Vor 88 Jahren stufte das NS-Regime Schwarzfahren von einer Ordnungswidrigkeit zu einer Straftat herauf. Heutzutage wandern jährlich mehrere Tausend Menschen in den Knast, weil sie die viel zu teuren Tickets nicht bezahlen können, was, wenn sie erwischt werden, erst recht auch für die Bußgelder gilt. Der Berliner Initiative Freiheitsfonds gelang es eigenen Angaben zufolge, seit Dezember 2021 mit mehr als 605 000 Euro an Spenden 637 Personen freizukaufen, 123 Haftjahre abzulösen und dem Staat 6,8 Millionen Euro Haftkosten zu ersparen. Auch in Zukunft wird der Freiheitsfonds genug zu tun haben, trotz der »historischen« Reform.

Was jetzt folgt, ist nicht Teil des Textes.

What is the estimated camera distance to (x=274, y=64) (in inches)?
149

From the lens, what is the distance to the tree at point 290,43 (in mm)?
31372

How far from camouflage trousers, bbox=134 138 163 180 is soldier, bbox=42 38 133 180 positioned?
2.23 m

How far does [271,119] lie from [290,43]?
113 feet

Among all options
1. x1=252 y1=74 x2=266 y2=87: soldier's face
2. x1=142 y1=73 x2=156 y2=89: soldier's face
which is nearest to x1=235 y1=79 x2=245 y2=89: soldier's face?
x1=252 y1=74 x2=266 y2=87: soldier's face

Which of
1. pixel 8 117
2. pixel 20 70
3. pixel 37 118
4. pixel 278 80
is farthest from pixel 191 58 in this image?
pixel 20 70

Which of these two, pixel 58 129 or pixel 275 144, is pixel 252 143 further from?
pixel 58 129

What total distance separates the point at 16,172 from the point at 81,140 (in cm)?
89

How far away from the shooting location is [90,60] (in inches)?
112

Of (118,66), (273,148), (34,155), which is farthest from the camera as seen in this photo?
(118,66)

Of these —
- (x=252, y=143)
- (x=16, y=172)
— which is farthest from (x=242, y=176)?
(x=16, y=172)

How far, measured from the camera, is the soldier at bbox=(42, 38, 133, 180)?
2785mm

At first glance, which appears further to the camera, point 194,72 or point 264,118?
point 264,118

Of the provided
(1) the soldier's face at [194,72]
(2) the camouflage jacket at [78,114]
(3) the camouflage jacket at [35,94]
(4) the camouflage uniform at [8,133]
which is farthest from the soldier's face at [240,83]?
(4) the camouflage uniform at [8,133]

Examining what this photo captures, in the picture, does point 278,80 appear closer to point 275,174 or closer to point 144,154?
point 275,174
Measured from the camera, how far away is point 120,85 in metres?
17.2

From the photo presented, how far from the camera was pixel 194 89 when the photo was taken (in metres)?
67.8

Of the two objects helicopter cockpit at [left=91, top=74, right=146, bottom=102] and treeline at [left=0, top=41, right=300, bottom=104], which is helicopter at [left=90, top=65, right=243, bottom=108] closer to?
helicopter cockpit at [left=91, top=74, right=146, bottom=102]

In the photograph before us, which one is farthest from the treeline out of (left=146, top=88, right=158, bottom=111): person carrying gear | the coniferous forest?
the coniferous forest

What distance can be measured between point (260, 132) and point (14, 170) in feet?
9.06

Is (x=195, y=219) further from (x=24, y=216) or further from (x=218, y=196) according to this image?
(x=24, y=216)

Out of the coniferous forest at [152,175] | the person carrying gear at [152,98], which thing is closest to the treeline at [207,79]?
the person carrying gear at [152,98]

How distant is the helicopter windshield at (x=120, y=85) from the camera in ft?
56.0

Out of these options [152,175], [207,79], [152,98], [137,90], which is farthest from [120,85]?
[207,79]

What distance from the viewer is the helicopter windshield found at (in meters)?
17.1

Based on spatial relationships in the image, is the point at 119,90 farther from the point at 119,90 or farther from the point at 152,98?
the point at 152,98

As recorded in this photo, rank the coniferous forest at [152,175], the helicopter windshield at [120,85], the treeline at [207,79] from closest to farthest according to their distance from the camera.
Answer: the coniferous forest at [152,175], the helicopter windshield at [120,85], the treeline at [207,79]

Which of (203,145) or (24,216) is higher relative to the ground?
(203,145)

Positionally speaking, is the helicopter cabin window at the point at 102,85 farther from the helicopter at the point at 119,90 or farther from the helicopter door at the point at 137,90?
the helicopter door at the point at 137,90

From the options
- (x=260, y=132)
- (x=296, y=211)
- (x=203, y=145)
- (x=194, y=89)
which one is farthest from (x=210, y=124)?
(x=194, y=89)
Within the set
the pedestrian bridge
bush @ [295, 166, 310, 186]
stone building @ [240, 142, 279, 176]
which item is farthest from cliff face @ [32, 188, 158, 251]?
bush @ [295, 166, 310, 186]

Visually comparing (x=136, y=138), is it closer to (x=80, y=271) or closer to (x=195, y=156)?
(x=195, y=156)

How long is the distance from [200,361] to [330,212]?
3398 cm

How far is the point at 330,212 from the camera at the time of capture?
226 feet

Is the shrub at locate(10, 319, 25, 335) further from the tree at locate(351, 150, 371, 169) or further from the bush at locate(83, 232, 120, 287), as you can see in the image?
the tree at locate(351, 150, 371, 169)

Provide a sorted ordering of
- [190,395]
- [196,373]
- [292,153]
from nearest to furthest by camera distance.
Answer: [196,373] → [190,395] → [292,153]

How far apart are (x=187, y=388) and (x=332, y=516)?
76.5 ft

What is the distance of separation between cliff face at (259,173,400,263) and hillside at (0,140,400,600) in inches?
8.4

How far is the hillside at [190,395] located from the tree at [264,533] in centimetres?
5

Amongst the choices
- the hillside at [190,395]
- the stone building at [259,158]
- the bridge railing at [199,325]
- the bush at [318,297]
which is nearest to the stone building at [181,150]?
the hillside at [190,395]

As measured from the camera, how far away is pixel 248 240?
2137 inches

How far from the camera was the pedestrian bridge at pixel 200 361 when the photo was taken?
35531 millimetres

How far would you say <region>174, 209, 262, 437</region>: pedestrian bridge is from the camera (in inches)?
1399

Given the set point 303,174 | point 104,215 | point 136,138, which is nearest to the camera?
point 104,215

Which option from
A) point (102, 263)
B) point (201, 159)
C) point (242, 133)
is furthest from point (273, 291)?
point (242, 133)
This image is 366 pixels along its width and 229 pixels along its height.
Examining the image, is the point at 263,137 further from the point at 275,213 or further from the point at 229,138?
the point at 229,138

Die Linkspartei fordert, die Armutsbestrafung endlich abzuschaffen. Für die Juristin und Bundestagsabgeordnete Clara Bünger ist klar, dass durch die Ersatzfreiheitsstrafen »fast nur zahlungsunfähige, von Armut betroffene Menschen« eingesperrt werden. Zuletzt scheiterte 2019 ein Gesetzentwurf der Linkspartei zur Aufhebung der Ersatzfreiheitsstrafen bereits im Rechtsausschuss des Bundestages.